> PROBLEM A:
Transcribe the section of the mailing-list reply below, starting with "From: Mark Nelson" and going on through "Message-ID: <54EB8A5E.5090105@redhat.com> (raw)".
> PROBLEM B:
In the mailing-list reply below, what option does the writer say should probably be added to rados bench?
> PROBLEM C:
Decide whether each statement agrees with the mailing-list reply below, answering yes or no and quoting the deciding words: (i) RADOS bench can read objects back only up to the amount of data that was written. (ii) With the proposed rados bench option, the read tests would all finish at the same time. (iii) Nick Fisk first thought the differing runtimes came from some profiles running faster and completing earlier.

> SUPPLIED PASSAGE:
From: Mark Nelson <mnelson-H+wXaHxf7aLQT0dZR+AlfA@public.gmane.org>
To: Nick Fisk <Nick.Fisk-l6U37TL90dgqdlJmJB21zg@public.gmane.org>,
"ceph-users-idqoXFIVOFJgJs9I8MT0rw@public.gmane.org"
<ceph-users-idqoXFIVOFJgJs9I8MT0rw@public.gmane.org>
Cc: ceph-devel <ceph-devel-u79uwXL29TY76Z2rM5mHXA@public.gmane.org>
Subject: Re: Erasure Coding CPU Overhead Data
Date: Mon, 23 Feb 2015 14:15:26 -0600 [thread overview]
Message-ID: <54EB8A5E.5090105@redhat.com> (raw)
In-Reply-To: <DB3PR06MB187C4908492F8EFC0578AA5E7290-5Qr72V/tsOA6G1BGxDT3KL9PrO6axcR4XA4E9RH9d+qIuWR1G4zioA@public.gmane.org>
On 02/23/2015 01:41 PM, Nick Fisk wrote:
> Hi Mark,
>
> Thanks for publishing these results they are very interesting. I was wondering if you could spare a few minutes to answer a few questions
>
> 1. Can you explain why in the read graphs the runs are for different lengths of time? At first I thought this was due to the different profiles running faster than others so completing earlier, but the runtimes seem to be inverse to the bandwidth figures.
RADOS bench writes out a bunch of objects for a specified amount of
time, then those objects can optionally be read back in for a certain
amount of time up to the amount of data that was written out. IE if a
write test is slow, you may not have enough data to read and the test
may end early. We probably should add an option to rados bench to let
you write out a set amount of data. The read tests may still finish at
different times, but at least then it would more directly correlate with
the read speed and not vary based on how much data had been previously
written.
>
> 2. What queue depth were the benchmarks run at?

> SUPPLIED DATA:

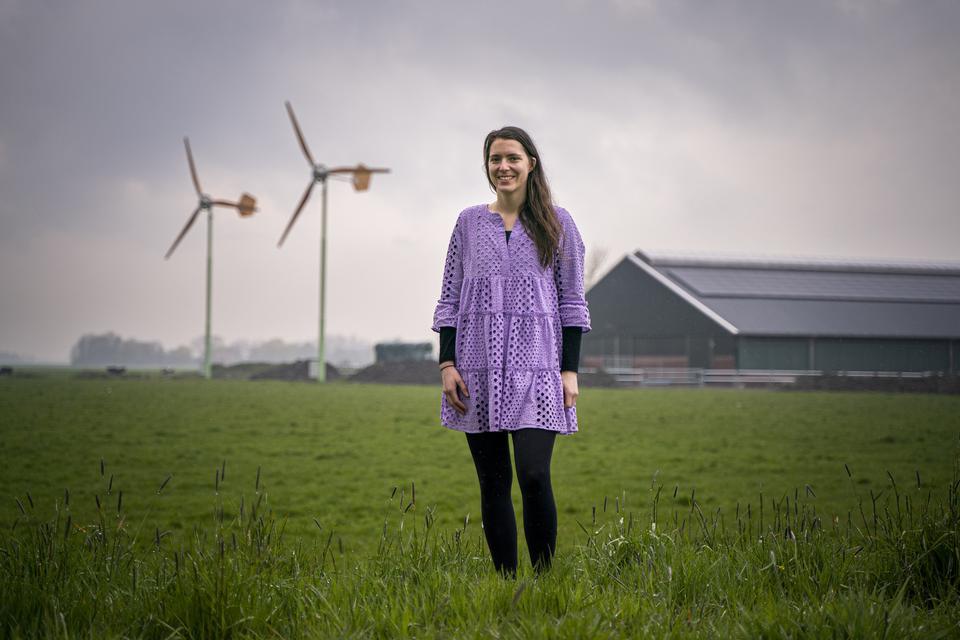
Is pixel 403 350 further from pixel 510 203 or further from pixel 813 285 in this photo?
pixel 510 203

> COMPLETE RESPONSE A:
From: Mark Nelson <mnelson-H+wXaHxf7aLQT0dZR+AlfA@public.gmane.org>
To: Nick Fisk <Nick.Fisk-l6U37TL90dgqdlJmJB21zg@public.gmane.org>,
"ceph-users-idqoXFIVOFJgJs9I8MT0rw@public.gmane.org"
<ceph-users-idqoXFIVOFJgJs9I8MT0rw@public.gmane.org>
Cc: ceph-devel <ceph-devel-u79uwXL29TY76Z2rM5mHXA@public.gmane.org>
Subject: Re: Erasure Coding CPU Overhead Data
Date: Mon, 23 Feb 2015 14:15:26 -0600 [thread overview]
Message-ID: <54EB8A5E.5090105@redhat.com> (raw)

> COMPLETE RESPONSE B:
An option to let you write out a set amount of data.

> COMPLETE RESPONSE C:
(i) Yes: "up to the amount of data that was written out"
(ii) No: "The read tests may still finish at different times"
(iii) Yes: "At first I thought this was due to the different profiles running faster than others so completing earlier"